Pagode Branco é também uma figura central no filme “A Torre Sem Sombra” do cineasta chinês Zhang Lu, que retrata Pequim com uma rara ternura e admiração. Além disso, o pagode serve como uma poderosa metáfora para um momento decisivo na vida, aquele instante em que passado e futuro parecem pesar igualmente, deixando-nos desorientados e sem direção, assim como quando o sol está a pino e não se vê sombra alguma.

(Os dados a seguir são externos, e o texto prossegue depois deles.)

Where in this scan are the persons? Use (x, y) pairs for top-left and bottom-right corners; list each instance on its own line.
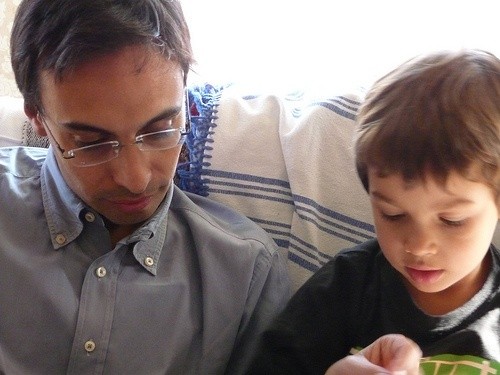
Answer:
(0, 2), (289, 375)
(248, 49), (500, 375)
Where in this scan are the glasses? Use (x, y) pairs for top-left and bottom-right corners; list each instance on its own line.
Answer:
(29, 73), (192, 167)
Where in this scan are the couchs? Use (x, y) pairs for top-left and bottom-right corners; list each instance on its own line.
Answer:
(0, 84), (500, 302)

Gu Wentong (interpretado por Xin Baiqing), um crítico gastronômico de moderado sucesso e pai ocasional de Smiley (Wang Yiwen), uma menina alegre e inteligente, encontra-se nesse exato ponto de inflexão. Residente de longa data em Pequim, Gu é um pai amoroso, embora distante, e sua filha é cuidada principalmente por sua irmã Wenhui (Li Qinqin) e pelo marido dela, Li Jun (Wang Hongwei). Gu, que também é um escritor com uma paixão não correspondida pela poesia, está divorciado da mãe de Smiley e recentemente perdeu a própria mãe. Seu passado é marcado por uma tragédia familiar: aos cinco anos, seu pai foi acusado de um crime sexual em um ônibus público, e desde então, após ser expulso de casa pela mãe, Gu não teve mais contato com ele.

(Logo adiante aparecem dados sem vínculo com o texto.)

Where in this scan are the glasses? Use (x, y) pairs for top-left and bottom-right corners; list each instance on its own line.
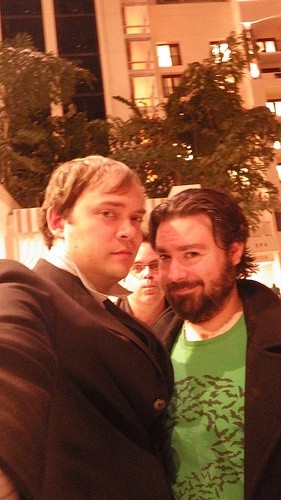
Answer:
(130, 261), (164, 274)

Esses eventos do passado são como sombras que persistem em nossas vidas, influenciando nossos comportamentos e ações. São os hábitos que adotamos de nossos pais ou os gestos que, sem perceber, imitamos e que agora fazem parte de quem somos. Gu observa uma mulher praticando uma técnica de relaxamento ao massagear os lóbulos das orelhas em um ônibus, e isso o faz refletir sobre as marcas invisíveis que carregamos conosco.